And what's relevant here is that the capabilities that emerge first at smaller scales — or earlier in training — tend to be the more "primitive" ones. Basic linguistic competence, simple factual recall, shallow pattern matching. The things that require deeper reasoning or multi-step inference tend to emerge later in training, or only at larger scales.

The "stages" are real in the sense that there's a hierarchy of difficulty, and training naturally climbs that hierarchy — but not because anyone designed a curriculum. It's just that easier things are learned faster.

That's the cleanest way to put it. The model is climbing a gradient, and the low-hanging fruit — statistically — is basic syntax and common facts. The harder stuff requires more subtle loss landscape navigation, so it takes longer.

Let me push on something. You said "dump everything in at once." But don't some labs actually do curriculum learning? Start with simpler data, then move to more complex?

Some do, and it's an active area of research. But the dominant approach for the largest models — GPT-4, Claude, Gemini — is still to train on a massive mixed corpus without explicit curricular ordering. The argument is that the data distribution itself provides a natural curriculum, because simple sentences are more common than complex ones.

So the corpus is self-curriculating.

Basic declarative sentences appear far more frequently in the training data than, say, dense legal reasoning or mathematical proofs. So the model naturally sees more simple patterns early in training, simply because they're statistically dominant. You don't need to sequence the data — the distribution does it for you.

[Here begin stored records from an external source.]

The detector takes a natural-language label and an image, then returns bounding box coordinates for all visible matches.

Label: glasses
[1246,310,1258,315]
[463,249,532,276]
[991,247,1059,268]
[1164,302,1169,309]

Which means the answer to "does it happen in stages or all in parallel" is: both. It's parallel in the sense that everything is being optimized at once from the same loss signal. But it's staged in the sense that different capabilities crystallize at different points along the loss curve.

That's it. And I want to add one more piece that I think is under-discussed. The learning isn't just about what the model knows — it's about how the representations are structured internally. Early in training, the model's internal representations are diffuse. Concepts are smeared across neurons. As training progresses, you start to see more structured representations — what researchers call "features" — that correspond to coherent concepts.

This relates to the whole mechanistic interpretability thing.

The Anthropic team has done work showing that you can find specific neurons or directions in activation space that correspond to concepts like "the Golden Gate Bridge" or "deception." But those features don't exist at the start of training. They crystallize over time as the model compresses more and more data into its weights.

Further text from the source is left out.